[Start LISTING]

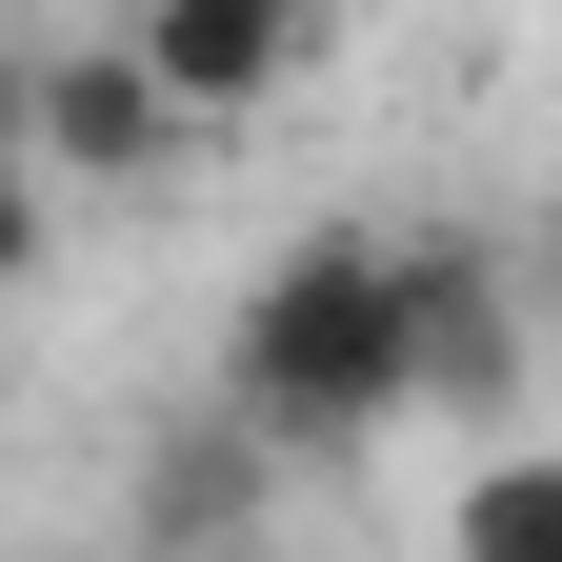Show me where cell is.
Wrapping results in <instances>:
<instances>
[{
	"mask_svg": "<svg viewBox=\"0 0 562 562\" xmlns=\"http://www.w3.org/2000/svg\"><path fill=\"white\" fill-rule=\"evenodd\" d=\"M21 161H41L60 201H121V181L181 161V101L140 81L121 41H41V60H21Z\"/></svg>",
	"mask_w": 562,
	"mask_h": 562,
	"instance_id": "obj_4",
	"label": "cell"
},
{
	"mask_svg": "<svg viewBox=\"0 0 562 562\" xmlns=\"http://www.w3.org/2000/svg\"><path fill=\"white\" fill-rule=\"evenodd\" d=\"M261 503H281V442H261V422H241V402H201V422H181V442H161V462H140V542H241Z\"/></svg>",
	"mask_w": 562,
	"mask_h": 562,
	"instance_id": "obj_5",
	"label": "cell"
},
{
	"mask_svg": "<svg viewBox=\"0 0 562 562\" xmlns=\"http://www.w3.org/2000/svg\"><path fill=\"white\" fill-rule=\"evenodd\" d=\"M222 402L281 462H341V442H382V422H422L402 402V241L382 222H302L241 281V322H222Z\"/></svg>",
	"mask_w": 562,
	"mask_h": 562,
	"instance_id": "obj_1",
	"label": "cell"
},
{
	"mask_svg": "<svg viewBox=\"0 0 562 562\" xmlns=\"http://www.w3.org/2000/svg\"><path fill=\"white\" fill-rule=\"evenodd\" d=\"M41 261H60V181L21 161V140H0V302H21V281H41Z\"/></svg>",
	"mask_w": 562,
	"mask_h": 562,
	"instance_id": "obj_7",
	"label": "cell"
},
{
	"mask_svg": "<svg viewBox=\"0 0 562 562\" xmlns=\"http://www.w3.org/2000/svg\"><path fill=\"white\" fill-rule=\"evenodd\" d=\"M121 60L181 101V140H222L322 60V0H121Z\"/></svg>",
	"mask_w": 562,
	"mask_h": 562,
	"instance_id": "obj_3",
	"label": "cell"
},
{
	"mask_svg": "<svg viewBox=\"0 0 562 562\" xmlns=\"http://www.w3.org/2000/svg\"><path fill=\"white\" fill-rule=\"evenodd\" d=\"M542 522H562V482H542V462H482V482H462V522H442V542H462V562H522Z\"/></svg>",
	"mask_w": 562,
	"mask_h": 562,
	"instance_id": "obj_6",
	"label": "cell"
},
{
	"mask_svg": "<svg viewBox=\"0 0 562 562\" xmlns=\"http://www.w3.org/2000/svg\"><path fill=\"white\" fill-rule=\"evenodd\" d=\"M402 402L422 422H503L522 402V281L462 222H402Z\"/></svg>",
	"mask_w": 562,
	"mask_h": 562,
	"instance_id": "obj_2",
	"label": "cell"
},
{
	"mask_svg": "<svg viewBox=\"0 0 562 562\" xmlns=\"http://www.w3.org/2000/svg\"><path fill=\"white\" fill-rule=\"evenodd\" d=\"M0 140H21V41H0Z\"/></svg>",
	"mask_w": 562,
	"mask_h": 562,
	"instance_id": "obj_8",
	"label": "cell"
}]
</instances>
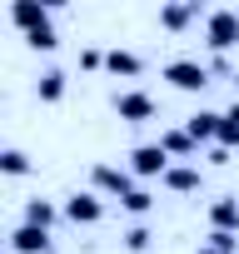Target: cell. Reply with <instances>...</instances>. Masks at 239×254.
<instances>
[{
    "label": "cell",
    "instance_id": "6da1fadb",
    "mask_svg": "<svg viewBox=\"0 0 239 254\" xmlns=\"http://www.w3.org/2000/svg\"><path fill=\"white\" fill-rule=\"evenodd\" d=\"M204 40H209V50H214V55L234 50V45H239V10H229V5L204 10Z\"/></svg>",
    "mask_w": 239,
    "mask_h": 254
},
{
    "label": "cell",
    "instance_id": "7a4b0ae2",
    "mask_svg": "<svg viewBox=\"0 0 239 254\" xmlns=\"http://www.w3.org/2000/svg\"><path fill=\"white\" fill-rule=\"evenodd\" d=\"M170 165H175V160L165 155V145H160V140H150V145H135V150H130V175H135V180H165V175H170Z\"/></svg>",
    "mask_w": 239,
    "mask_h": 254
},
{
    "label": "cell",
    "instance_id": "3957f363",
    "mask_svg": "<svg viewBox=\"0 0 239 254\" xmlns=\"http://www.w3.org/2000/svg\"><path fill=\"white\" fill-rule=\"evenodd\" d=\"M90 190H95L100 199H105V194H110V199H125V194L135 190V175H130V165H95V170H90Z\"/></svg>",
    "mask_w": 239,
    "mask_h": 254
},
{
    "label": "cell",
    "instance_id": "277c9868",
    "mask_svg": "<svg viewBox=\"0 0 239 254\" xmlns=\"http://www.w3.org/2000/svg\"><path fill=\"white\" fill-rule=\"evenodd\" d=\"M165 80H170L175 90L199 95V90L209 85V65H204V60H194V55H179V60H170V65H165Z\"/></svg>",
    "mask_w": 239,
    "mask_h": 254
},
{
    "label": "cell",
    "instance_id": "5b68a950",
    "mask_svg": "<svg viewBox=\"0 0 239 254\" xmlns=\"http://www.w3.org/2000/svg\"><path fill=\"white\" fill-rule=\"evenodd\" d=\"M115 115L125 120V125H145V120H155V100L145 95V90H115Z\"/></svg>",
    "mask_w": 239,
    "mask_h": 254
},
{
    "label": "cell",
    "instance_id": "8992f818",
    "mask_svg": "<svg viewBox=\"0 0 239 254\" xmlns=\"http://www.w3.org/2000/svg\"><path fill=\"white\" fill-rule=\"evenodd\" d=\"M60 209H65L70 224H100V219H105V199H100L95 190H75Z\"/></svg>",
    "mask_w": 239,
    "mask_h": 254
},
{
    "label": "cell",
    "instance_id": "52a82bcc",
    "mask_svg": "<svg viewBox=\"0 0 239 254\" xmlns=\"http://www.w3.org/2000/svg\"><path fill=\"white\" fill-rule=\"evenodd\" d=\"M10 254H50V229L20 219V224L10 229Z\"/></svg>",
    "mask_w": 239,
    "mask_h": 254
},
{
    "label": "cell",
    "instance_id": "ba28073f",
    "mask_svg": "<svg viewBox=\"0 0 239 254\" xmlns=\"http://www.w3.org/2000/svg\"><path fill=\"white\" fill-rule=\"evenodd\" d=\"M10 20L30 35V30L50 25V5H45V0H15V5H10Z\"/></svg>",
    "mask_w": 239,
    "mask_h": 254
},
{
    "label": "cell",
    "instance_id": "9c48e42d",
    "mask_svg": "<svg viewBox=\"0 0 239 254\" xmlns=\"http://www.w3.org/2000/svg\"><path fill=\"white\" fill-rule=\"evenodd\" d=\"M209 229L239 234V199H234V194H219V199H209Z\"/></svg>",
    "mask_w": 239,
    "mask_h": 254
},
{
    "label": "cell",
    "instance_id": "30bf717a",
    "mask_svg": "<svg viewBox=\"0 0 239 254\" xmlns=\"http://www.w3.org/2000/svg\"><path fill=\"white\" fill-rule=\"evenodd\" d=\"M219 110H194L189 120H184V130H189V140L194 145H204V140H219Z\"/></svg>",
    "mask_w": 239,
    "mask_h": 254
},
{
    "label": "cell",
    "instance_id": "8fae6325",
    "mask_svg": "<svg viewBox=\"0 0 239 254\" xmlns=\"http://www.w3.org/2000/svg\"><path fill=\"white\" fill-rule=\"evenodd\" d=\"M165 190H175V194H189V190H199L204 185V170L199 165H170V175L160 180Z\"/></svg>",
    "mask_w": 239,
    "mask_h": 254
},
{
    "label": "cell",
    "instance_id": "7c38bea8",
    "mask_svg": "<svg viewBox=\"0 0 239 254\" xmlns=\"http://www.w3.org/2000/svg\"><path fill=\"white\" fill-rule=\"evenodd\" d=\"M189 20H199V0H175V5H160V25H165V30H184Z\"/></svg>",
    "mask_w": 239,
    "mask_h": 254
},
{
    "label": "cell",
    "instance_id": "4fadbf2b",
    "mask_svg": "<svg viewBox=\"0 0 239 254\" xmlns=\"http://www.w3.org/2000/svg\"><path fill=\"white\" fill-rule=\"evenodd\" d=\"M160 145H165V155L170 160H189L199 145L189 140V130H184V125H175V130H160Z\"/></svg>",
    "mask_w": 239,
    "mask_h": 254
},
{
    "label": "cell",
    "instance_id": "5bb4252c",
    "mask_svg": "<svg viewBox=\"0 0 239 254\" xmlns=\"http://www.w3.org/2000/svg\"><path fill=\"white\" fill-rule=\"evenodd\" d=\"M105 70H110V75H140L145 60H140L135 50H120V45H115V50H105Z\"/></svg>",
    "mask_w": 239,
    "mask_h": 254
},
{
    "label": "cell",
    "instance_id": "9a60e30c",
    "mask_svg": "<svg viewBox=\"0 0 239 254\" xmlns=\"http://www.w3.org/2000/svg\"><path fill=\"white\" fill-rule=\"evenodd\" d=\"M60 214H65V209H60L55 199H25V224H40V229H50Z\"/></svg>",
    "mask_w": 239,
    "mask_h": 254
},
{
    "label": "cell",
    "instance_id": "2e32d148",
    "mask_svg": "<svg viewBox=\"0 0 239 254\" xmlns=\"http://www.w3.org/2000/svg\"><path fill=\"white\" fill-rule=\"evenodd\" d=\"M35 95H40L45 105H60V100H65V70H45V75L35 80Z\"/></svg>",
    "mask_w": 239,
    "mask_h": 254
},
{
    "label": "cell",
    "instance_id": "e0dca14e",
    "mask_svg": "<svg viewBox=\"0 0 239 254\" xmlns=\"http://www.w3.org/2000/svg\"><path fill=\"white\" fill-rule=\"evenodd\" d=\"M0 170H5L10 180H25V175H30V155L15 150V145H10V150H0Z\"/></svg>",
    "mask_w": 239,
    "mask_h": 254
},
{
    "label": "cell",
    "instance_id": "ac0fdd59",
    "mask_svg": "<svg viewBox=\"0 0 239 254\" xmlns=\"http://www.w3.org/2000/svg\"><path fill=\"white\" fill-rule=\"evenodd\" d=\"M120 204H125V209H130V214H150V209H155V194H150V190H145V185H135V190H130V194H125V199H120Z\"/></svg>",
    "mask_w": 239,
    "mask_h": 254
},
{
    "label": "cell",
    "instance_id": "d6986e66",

[End LISTING]

WHAT TO WORK ON —
Rewrite everything from the start of the data down to the line that contains "402L281 462H341V442H382V422H422L402 402V241L382", with "instance_id" changed to "object_id" each time it shows up and nothing else touched. Don't include the pictures.

PROBLEM SOLUTION —
Show me where cell is.
Wrapping results in <instances>:
<instances>
[{
	"mask_svg": "<svg viewBox=\"0 0 562 562\" xmlns=\"http://www.w3.org/2000/svg\"><path fill=\"white\" fill-rule=\"evenodd\" d=\"M21 161H41L60 201H121V181L181 161V101L140 81L121 41H41V60H21Z\"/></svg>",
	"mask_w": 562,
	"mask_h": 562,
	"object_id": "obj_4",
	"label": "cell"
},
{
	"mask_svg": "<svg viewBox=\"0 0 562 562\" xmlns=\"http://www.w3.org/2000/svg\"><path fill=\"white\" fill-rule=\"evenodd\" d=\"M261 503H281V442H261V422H241V402H201V422H181V442H161V462H140V542H241Z\"/></svg>",
	"mask_w": 562,
	"mask_h": 562,
	"object_id": "obj_5",
	"label": "cell"
},
{
	"mask_svg": "<svg viewBox=\"0 0 562 562\" xmlns=\"http://www.w3.org/2000/svg\"><path fill=\"white\" fill-rule=\"evenodd\" d=\"M222 402L281 462H341V442H382V422H422L402 402V241L382 222H302L241 281V322H222Z\"/></svg>",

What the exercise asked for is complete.